Tiempo habrá

Está claro que alguien acabará a tiempo la vacuna para salvar a los supervivientes. Del coronavirus, lo otro no tiene remedio. “Tiempo habrá de pedir responsabilidades”, “No es momento de dudar, tiempo habrá para debates”… O no. Pero no tienen remedio, el único final que pueden imaginar es el que puedan imaginarse estando para imaginarlo.

            No sé qué solidez tendría el argumento de que sería mucho pedir otra cosa a pueblos idólatras. Por mucho que pasaran del Altísimo con barbas a la Razón con tetas, ambas generosas por definición, y de ahí al bosque sagrado no de Dodona ni del retablo de las maravillas sino del Jolibud. Todos no menos prolíficos y ubérrimos por definición, salvo acaso en una cosa: la sobriedad de la definición.

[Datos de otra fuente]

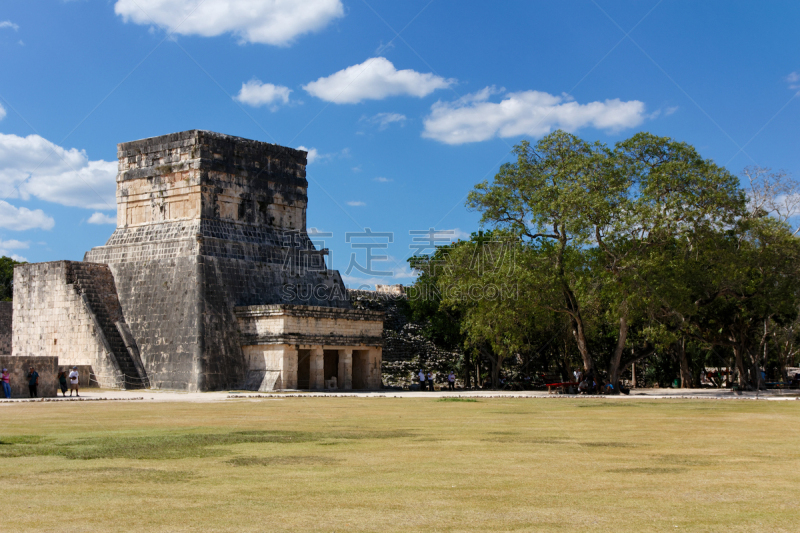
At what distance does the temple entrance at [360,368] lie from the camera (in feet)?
107

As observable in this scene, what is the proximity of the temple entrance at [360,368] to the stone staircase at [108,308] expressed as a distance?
8.01 m

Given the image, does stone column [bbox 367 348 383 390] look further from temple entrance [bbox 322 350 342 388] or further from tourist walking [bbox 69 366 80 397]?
tourist walking [bbox 69 366 80 397]

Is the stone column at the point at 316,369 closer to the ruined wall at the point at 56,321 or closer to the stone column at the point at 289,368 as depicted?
the stone column at the point at 289,368

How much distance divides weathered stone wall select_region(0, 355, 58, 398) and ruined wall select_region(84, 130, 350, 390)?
5.38 m

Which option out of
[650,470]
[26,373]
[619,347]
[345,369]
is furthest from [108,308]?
[650,470]

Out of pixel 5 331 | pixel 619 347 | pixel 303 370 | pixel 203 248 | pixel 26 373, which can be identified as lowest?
pixel 303 370

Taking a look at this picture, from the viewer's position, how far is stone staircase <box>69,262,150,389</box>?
29469 millimetres

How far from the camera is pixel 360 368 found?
33.0 meters

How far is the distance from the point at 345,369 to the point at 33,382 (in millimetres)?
11609

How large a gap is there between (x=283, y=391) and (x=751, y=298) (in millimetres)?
17752

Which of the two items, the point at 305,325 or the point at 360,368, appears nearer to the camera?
the point at 305,325

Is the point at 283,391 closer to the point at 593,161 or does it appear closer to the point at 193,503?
the point at 593,161

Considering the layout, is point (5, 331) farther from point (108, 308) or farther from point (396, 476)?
point (396, 476)

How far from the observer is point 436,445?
10.1m
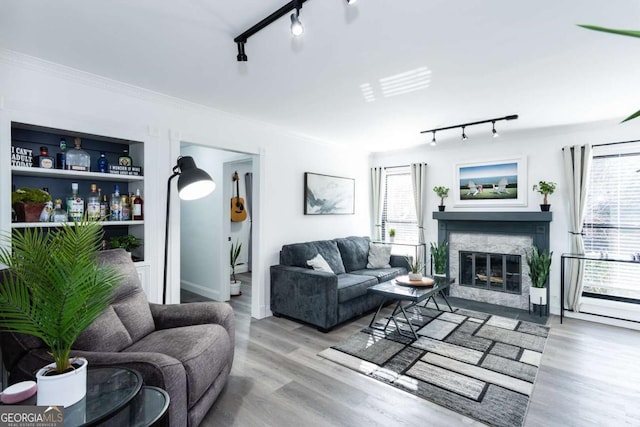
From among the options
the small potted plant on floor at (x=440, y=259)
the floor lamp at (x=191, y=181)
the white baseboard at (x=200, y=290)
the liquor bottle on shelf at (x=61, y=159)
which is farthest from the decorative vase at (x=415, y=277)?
the liquor bottle on shelf at (x=61, y=159)

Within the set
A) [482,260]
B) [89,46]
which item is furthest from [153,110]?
[482,260]

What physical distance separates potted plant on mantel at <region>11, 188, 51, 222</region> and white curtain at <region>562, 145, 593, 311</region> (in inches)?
221

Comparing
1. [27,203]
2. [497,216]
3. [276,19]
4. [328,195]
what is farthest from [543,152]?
[27,203]

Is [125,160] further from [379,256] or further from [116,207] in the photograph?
[379,256]

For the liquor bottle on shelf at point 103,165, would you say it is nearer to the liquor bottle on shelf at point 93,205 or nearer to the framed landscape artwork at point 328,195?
the liquor bottle on shelf at point 93,205

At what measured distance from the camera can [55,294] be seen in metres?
1.42

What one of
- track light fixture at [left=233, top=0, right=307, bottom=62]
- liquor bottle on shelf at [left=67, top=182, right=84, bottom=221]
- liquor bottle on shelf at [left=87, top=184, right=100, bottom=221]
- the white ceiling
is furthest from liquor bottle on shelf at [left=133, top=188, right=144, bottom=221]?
track light fixture at [left=233, top=0, right=307, bottom=62]

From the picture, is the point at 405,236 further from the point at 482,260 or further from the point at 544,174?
the point at 544,174

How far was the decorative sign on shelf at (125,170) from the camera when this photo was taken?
2.94 meters

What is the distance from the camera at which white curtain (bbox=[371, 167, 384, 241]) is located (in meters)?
6.20

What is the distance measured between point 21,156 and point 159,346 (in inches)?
68.8

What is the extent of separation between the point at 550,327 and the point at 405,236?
8.27 feet

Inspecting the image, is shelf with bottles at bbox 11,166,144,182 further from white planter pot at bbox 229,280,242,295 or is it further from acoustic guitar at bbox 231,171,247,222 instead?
acoustic guitar at bbox 231,171,247,222

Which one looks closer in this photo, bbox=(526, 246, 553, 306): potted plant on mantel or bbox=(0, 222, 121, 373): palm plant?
bbox=(0, 222, 121, 373): palm plant
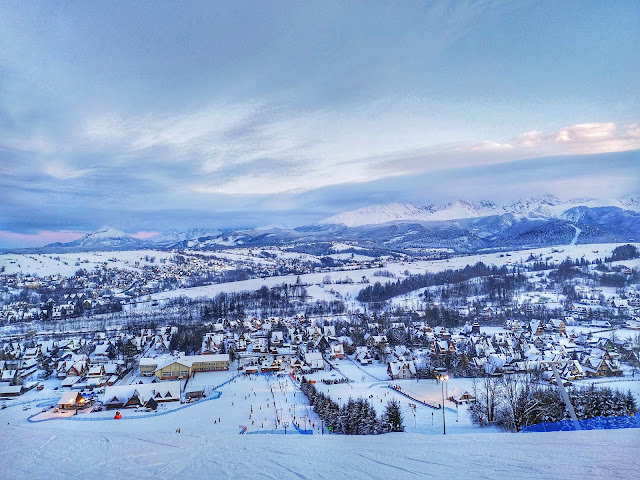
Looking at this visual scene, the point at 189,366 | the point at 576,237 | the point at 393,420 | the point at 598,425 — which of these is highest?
the point at 576,237

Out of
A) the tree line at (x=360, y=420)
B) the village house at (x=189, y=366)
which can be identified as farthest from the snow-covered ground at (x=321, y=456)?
the village house at (x=189, y=366)

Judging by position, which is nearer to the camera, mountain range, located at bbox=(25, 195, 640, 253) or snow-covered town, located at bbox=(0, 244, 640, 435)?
snow-covered town, located at bbox=(0, 244, 640, 435)

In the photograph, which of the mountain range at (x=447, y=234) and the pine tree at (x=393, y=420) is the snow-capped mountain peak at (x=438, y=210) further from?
the pine tree at (x=393, y=420)

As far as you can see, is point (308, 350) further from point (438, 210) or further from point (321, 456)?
point (438, 210)

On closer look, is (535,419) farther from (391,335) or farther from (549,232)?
(549,232)

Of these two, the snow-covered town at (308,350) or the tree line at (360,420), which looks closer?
the tree line at (360,420)

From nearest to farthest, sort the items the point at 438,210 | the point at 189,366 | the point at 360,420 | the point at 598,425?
the point at 598,425
the point at 360,420
the point at 189,366
the point at 438,210

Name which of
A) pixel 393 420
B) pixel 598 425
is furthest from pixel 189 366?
pixel 598 425

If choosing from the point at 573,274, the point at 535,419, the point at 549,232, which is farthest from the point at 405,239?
the point at 535,419

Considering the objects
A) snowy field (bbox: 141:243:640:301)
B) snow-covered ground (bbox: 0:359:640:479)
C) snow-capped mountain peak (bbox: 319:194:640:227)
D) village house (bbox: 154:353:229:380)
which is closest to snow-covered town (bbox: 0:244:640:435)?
village house (bbox: 154:353:229:380)

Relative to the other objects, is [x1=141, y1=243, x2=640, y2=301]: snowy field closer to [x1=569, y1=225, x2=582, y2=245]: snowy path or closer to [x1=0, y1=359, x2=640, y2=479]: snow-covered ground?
[x1=569, y1=225, x2=582, y2=245]: snowy path

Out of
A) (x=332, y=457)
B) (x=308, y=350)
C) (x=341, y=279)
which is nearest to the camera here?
(x=332, y=457)
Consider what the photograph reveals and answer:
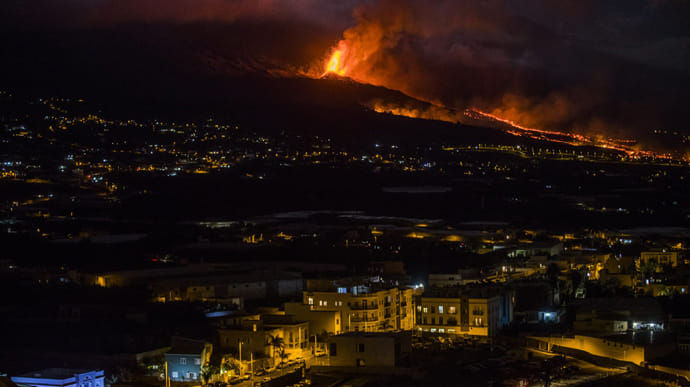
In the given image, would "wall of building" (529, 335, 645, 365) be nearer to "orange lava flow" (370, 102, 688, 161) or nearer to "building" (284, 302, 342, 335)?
"building" (284, 302, 342, 335)

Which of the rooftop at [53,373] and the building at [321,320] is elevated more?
the building at [321,320]

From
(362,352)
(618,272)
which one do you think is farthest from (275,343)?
(618,272)

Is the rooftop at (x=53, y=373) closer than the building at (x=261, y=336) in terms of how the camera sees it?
Yes

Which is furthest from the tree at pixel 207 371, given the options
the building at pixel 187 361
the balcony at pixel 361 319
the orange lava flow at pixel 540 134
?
the orange lava flow at pixel 540 134

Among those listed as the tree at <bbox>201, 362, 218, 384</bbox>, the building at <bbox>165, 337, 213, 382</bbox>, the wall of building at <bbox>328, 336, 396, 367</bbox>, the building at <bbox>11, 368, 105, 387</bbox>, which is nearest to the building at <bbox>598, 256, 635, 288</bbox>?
the wall of building at <bbox>328, 336, 396, 367</bbox>

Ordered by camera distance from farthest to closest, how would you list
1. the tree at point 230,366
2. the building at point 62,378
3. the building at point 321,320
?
1. the building at point 321,320
2. the tree at point 230,366
3. the building at point 62,378

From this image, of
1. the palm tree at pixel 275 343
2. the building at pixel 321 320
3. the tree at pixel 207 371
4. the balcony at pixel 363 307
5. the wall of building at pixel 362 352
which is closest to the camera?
the tree at pixel 207 371

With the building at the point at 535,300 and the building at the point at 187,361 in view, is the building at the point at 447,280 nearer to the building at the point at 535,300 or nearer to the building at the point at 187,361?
the building at the point at 535,300
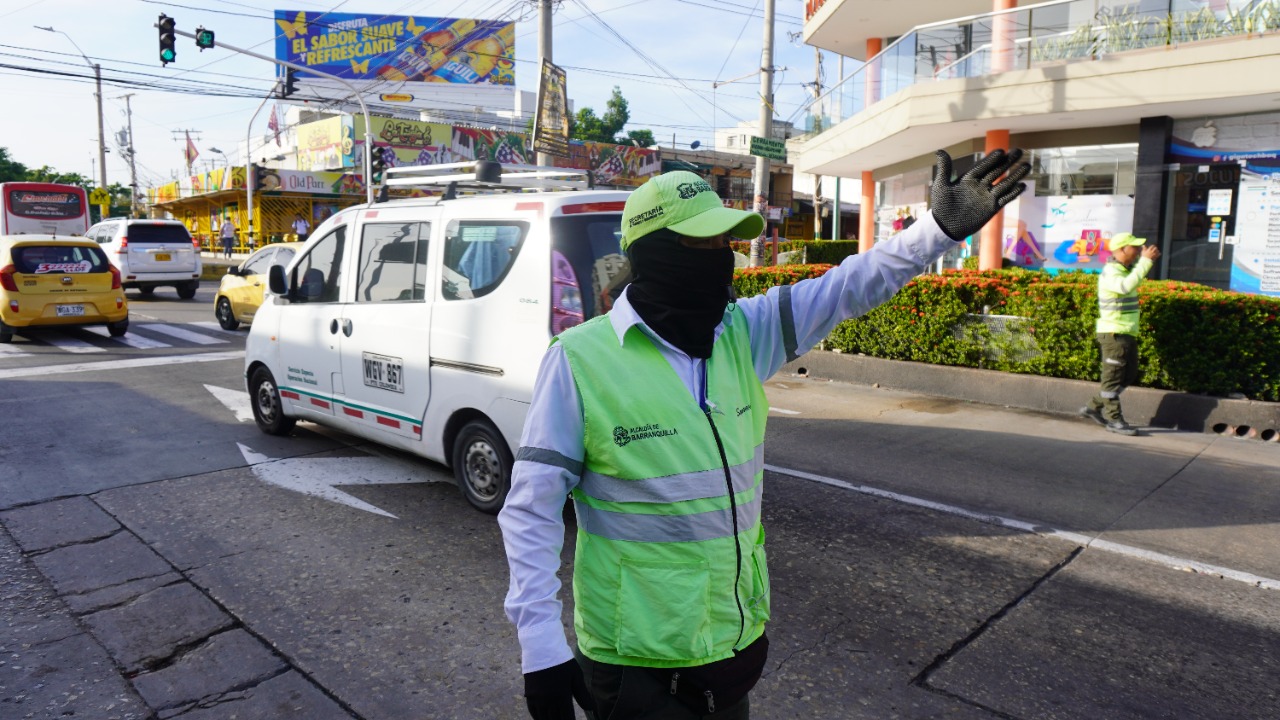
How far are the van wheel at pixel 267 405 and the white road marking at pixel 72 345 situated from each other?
7.16 m

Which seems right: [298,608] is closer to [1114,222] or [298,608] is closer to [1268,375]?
[1268,375]

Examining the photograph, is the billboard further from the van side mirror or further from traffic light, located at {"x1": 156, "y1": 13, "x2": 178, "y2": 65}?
the van side mirror

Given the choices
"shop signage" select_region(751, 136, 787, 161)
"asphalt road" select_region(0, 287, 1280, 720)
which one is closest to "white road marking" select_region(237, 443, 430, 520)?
"asphalt road" select_region(0, 287, 1280, 720)

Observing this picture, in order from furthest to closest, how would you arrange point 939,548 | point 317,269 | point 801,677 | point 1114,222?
point 1114,222 → point 317,269 → point 939,548 → point 801,677

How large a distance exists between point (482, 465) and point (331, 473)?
1691mm

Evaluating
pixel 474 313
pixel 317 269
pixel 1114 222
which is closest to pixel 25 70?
pixel 317 269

            Pues donde todo ha de ilustrarse para ser plausible, tan pronto entre en danza la nada de nada se acabó la verbena. Así es que en realidad esta pesadilla que ahora solamente ha hecho eclosión, al calor de la fiebre supongo, es una puesta en escena vagneriana del argumento más tonto sin comparación, lógicamente, que los siglos vieran, el tontológico. Pero bueno, tiempo habrá de discutirlo más adelante… en el texto.

*

            Que el camión que surgía del asfalto en lo alto del badén no era efecto óptico y en realidad no ensanchaba, venía, y que acaso la confusión creciente entre pantallas y badenes fuese lo que explicara el número y magnitud crecientes de las juveniles hostias autopropulsadas, y heteropagadas, eso sí que era con toda seguridad argumento desechable, lo sé por experiencia. Por no abundar en más figuras de la fórmula, que no forma, bien sucinta y barata de producir, ¡ah!, ¿pero de verdad había alguien más? Que viene siendo la canción de cuna desde, por hablar como, si eso es hablar, ellos, la nunca bien ponderada y menos discutida transición del estado del movimiento al de la movida. Esa reposición con trajes postavernos del egoísta moderno, sus bigotitos de Armand y sus boquillas de Salomé postal (a pagar en destino). Por otra parte, y por seguir buscando forma, penésima reposición del argumento ya casi milenario en que el papel de bufón le tocaba a Gaunilón.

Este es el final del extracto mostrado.